Background: The minute ventilation/carbon-dioxide output (VE/VCO2) slope as a marker of cardiac events has been established in patients with severe heart failure, but it is not known whether it is useful for other heart diseases.
Methods and results: The present study investigated 215 patients with various heart diseases (age 59+/-11 years; ischemic heart disease, n=89; dilated cardiomyopathy, n=38; valvular disease, n=37; hypertensive heart disease, n=33; others, n=18) who underwent cardiopulmonary exercise testing to determine the VE/VCO(2) slope. Patients were divided into 2 groups according to the VE/VCO2 slope and were followed-up for 3 years. Forty-eight cardiac events (6 deaths, 42 re-hospitalizations) occurred during the observation period. Patients with a VE/VCO2 slope >34 had a significantly higher 3-year cardiac event rate (32.1%) than patients with VE/VCO2 slope <34 (18.9%, p<0.05).
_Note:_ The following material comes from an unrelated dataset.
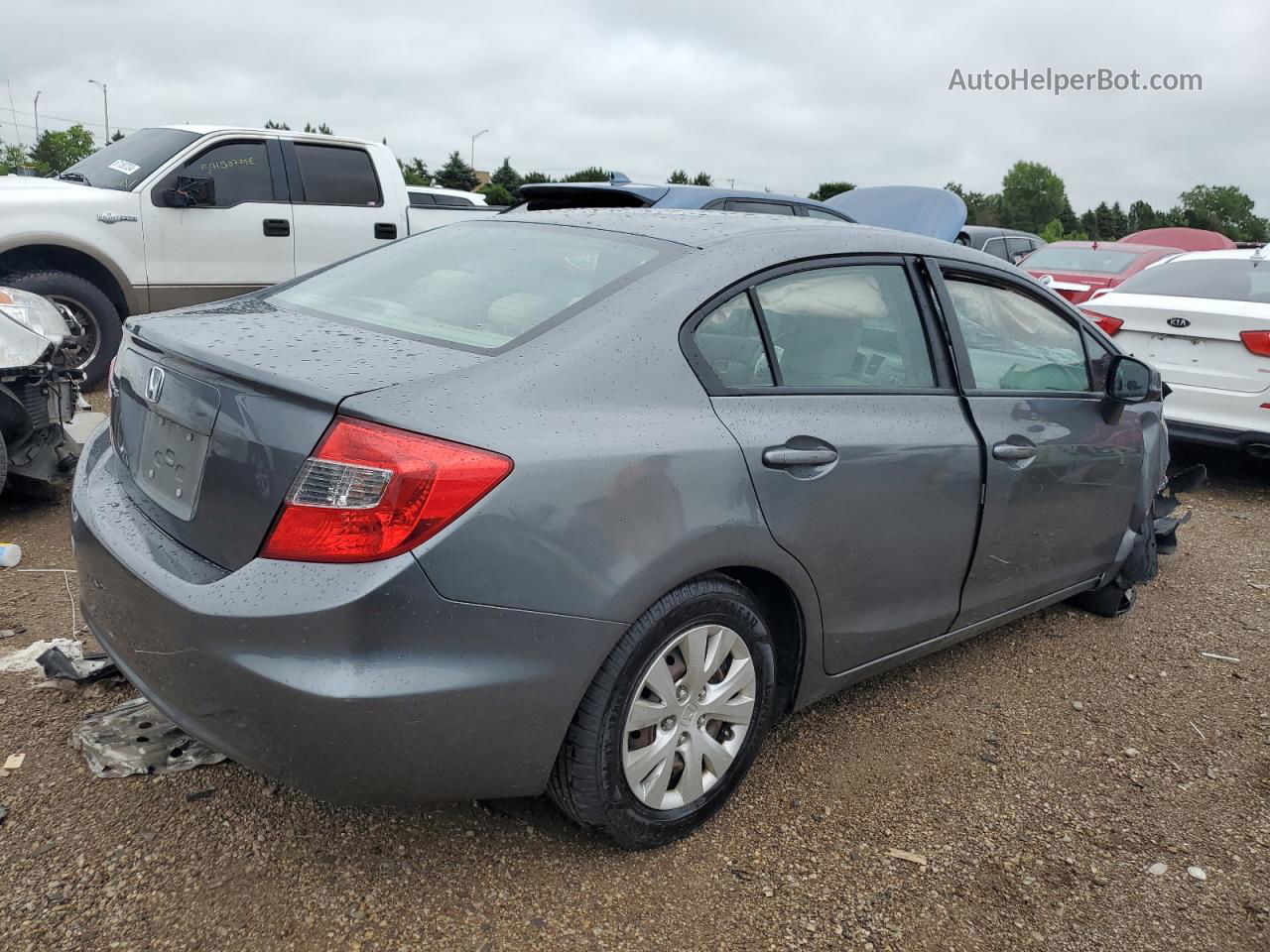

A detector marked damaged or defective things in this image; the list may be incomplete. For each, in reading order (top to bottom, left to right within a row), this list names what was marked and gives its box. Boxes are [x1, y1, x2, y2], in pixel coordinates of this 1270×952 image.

damaged rear bumper [70, 426, 627, 801]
When patients were selected with relatively preserved peak oxygen uptake values (>16 ml . kg (-1) . min(-1)), patients with VE/VCO2 slope >34 still demonstrated a significantly higher cardiac event rate than other patients (35.0% vs 13.3%, p<0.01).
Conclusion: The VE/VCO2 slope may be a prognostic indicator of cardiac events in a heterogeneous group of patients with heart disease, independent of exercise tolerance.